§ Data for the task:
>> Begin

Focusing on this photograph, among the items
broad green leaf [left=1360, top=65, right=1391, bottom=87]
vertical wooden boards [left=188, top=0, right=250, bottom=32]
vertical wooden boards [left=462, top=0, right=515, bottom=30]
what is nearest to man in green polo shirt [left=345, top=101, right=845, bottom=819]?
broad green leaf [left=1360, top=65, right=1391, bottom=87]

>> End
>> Begin

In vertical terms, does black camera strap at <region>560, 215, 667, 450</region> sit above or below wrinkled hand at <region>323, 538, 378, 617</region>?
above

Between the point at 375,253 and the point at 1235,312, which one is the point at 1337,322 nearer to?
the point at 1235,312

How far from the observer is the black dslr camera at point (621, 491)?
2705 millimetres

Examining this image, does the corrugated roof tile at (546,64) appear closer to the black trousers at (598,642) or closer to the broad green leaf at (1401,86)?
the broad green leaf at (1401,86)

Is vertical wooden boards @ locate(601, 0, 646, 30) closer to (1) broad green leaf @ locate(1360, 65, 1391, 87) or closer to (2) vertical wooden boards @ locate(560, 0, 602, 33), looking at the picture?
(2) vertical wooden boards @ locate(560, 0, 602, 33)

>> End
>> Begin

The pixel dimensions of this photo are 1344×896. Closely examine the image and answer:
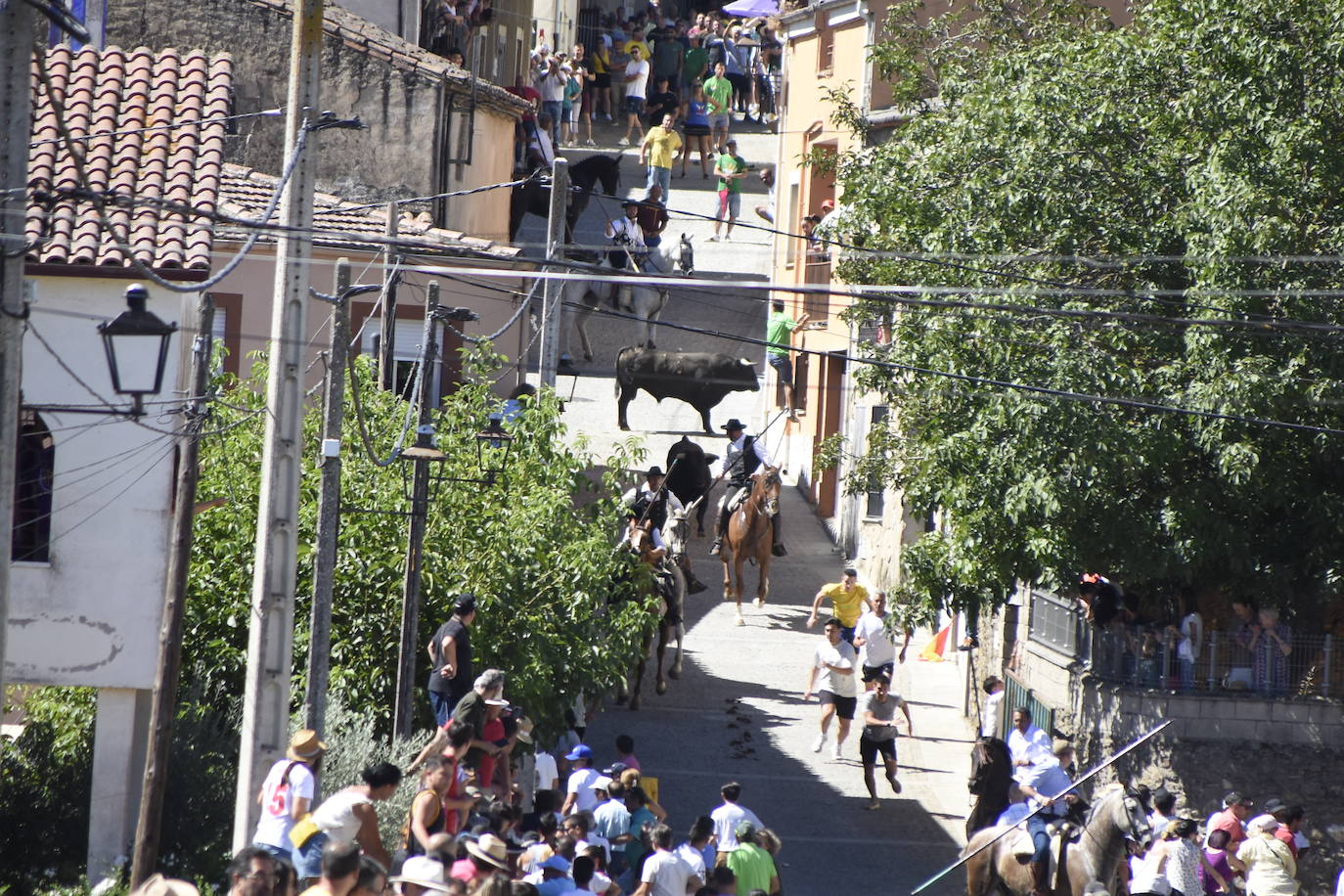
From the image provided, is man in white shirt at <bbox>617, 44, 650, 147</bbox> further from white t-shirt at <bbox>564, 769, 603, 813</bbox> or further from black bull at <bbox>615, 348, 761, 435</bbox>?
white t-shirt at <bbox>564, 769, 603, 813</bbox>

>> End

§ Task statement:
Please rewrite the records, starting at the line that has "Focusing on this photograph, among the items" and ending after the line that has "vertical wooden boards [left=462, top=0, right=515, bottom=30]", substituting "objects" for "items" and keeping everything else the same.

§ Exercise answer:
Focusing on this photograph, among the objects
broad green leaf [left=1360, top=65, right=1391, bottom=87]
vertical wooden boards [left=188, top=0, right=250, bottom=32]
vertical wooden boards [left=462, top=0, right=515, bottom=30]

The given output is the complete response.